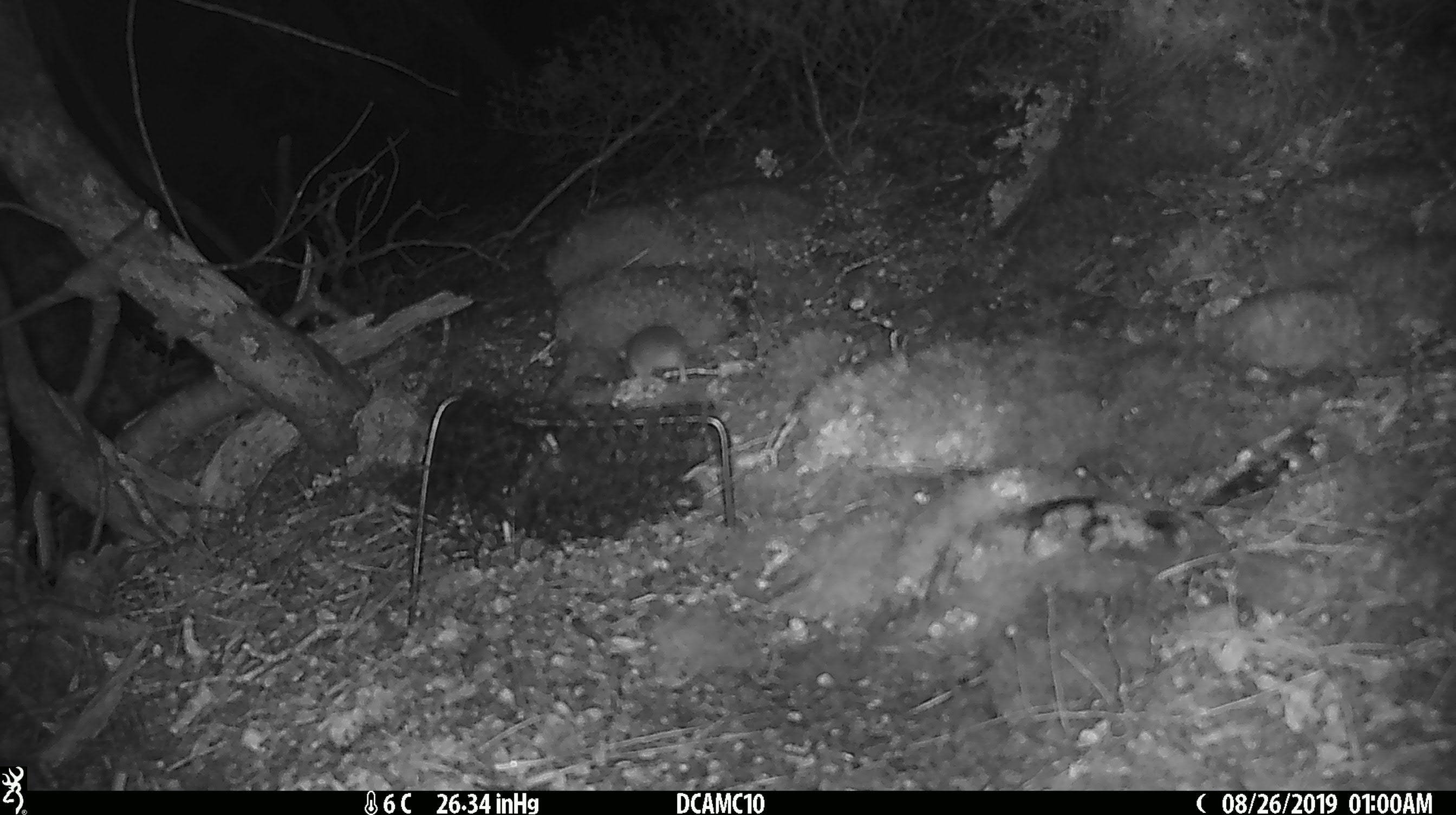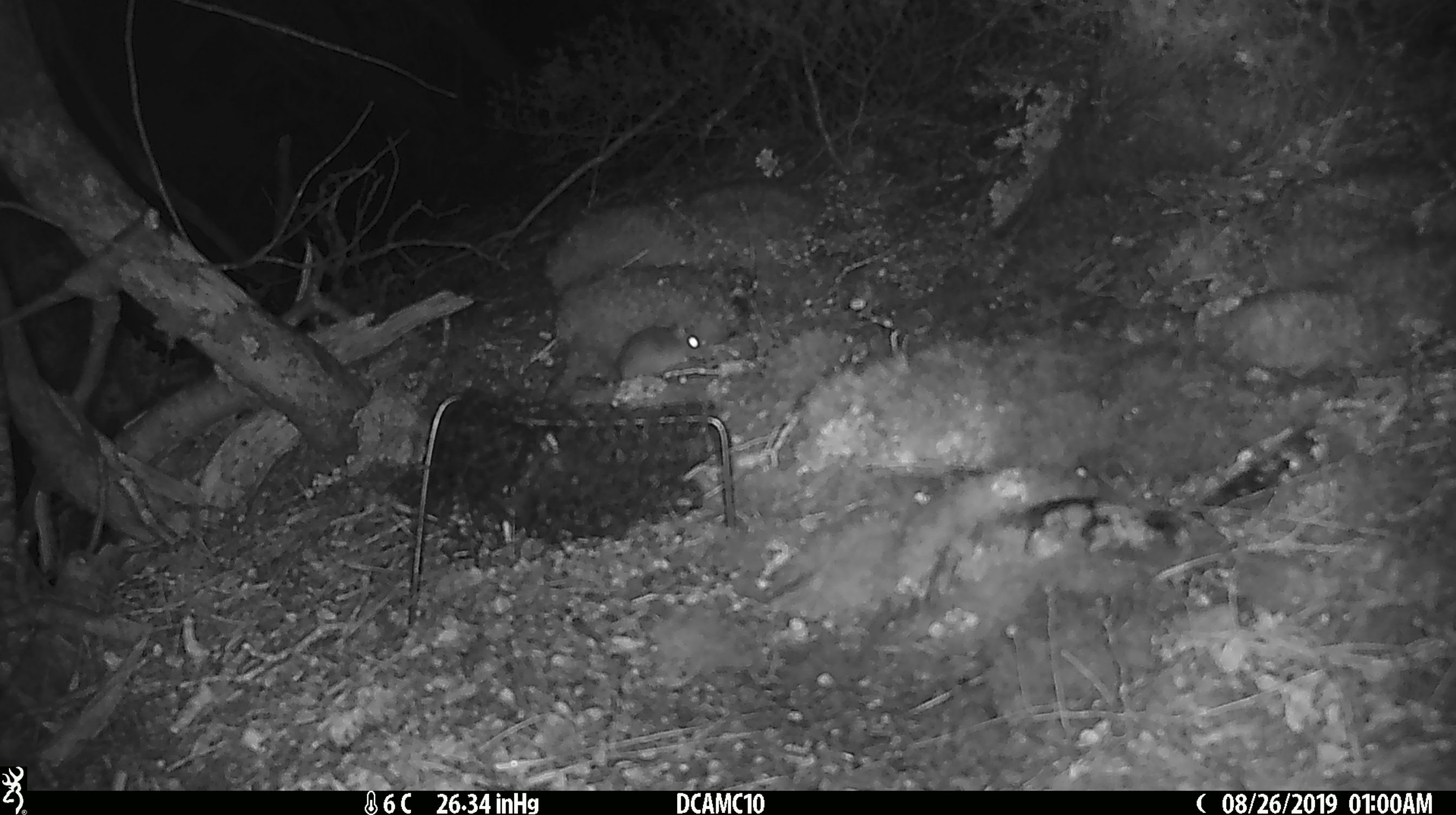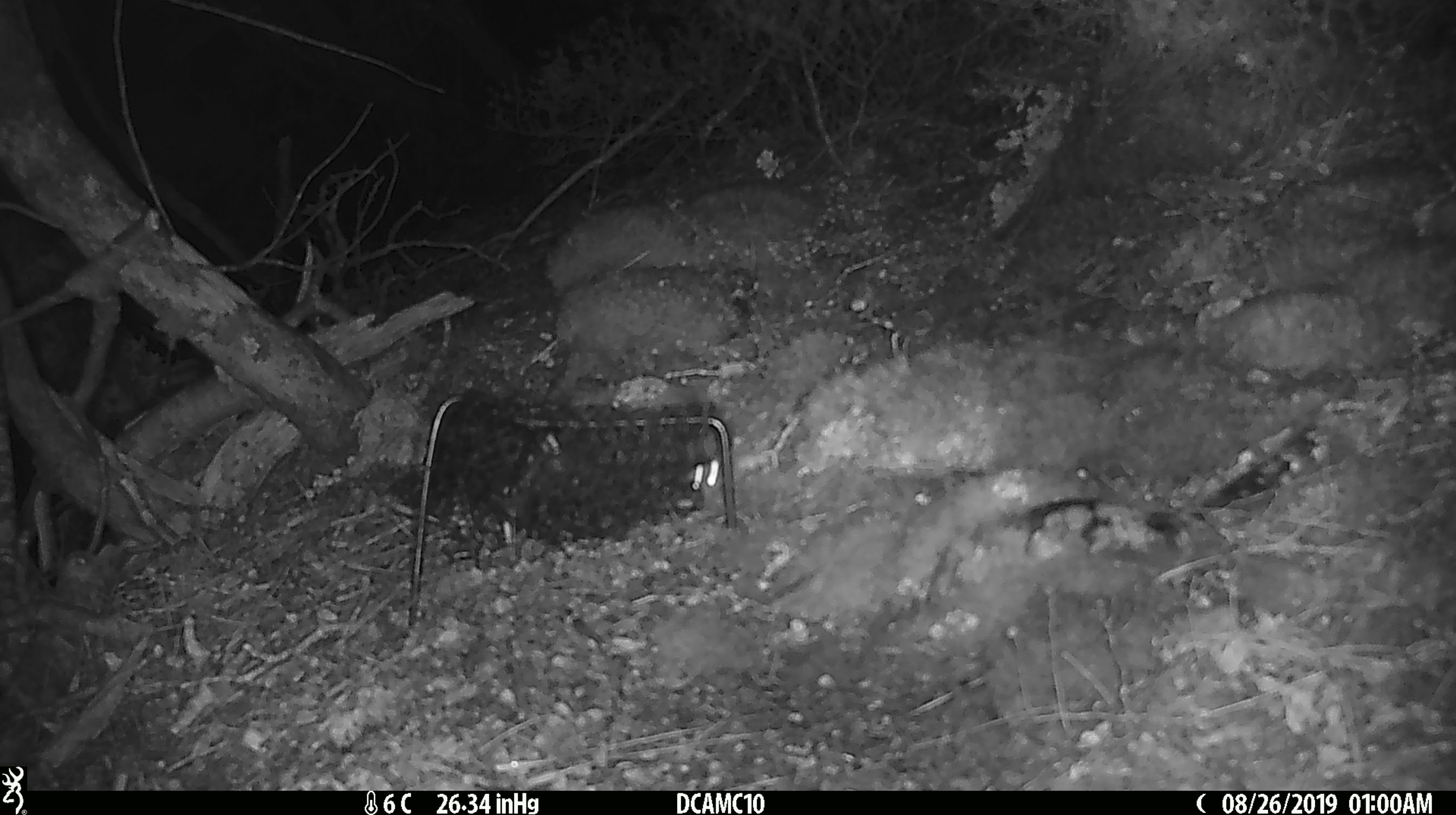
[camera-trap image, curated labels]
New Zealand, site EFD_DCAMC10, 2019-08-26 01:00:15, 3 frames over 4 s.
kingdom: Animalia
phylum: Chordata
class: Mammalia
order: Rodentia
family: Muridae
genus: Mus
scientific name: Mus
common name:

> Work order
Repeat the listing above exactly, omitting the pictures it contains.

> Exercise output
[camera-trap image, curated labels]
New Zealand, site EFD_DCAMC10, 2019-08-26 01:00:15, 3 frames over 4 s.
kingdom: Animalia
phylum: Chordata
class: Mammalia
order: Rodentia
family: Muridae
genus: Mus
scientific name: Mus
common name:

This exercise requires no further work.